Bronenosets Potemkin,
Sergei Eisenstein, 1925

Montagem e colisão

Como lição de história, O Couraçado Potemkin tomou liberdades, mas a exatidão dos factos nunca foi uma preocupação de Eisenstein. Para ele, era mais importante procurar uma nova linguagem cinematográfica, o que fez recorrendo às experiências de montagem iniciadas pelo teórico do cinema soviético Lev Kuleshov entre 1910 e 1920. Para Kuleshov, o significado não está nos planos individuais, mas na forma como a mente humana os contextualiza: por exemplo, usando a mesma imagem do rosto de um homem e intercalando-a com uma tigela de sopa, um caixão e uma mulher, Kuleshov podia evocar imagens de fome, dor e desejo. A crença de Eisenstein na montagem – embora preferisse usar imagens em "colisão" umas com as outras – pode ser demonstrada apenas pelas estatísticas: com menos de 80 minutos, O Couraçado Potemkin é composto por 1346 planos, quando a média dos filmes da época era de cerca de 600

Manipulação de emoções

A abordagem de Eisenstein à narração de histórias ainda hoje parece radical.

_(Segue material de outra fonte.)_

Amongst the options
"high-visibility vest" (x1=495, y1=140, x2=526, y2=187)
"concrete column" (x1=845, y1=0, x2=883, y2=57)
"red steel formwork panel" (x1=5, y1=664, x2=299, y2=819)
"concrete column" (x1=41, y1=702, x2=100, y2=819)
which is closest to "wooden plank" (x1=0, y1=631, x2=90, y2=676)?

A sua justaposição entre o épico e o íntimo praticamente exclui a possibilidade de nos envolvermos com as personagens a um nível pessoal e, nesse sentido, é de facto perfeitamente “comunista”. Mesmo Vakulinchuk, o herói e mártir da peça, é visto apenas como um símbolo de humanidade a contrastar com as tropas czaristas sem rosto. A cena mais famosa – um bebé numa carruagem a cair pelos degraus – é o símbolo ideal da manipulação do filme sobre as nossas emoções indefesas

Sergei Eisenstein
Nascido em 1898 na Letónia, Sergei Eisenstein começou a trabalhar como encenador na companhia de teatro Proletkult, em Moscovo, em 1920. O seu interesse pela teoria visual conduziu à "Trilogia da Revolução", composta por “A Greve”, “O Couraçado Potemkin” e “Outubro”. Em 1930, foi convidado para ir a Hollywood, mas os seus projetos estagnaram. De regresso à União Soviética, verificou que a maré política se tinha virado contra as suas ideias "formalistas", para uma narrativa mais tradicional. Morreu em 1948, deixando oito filmes concluídos.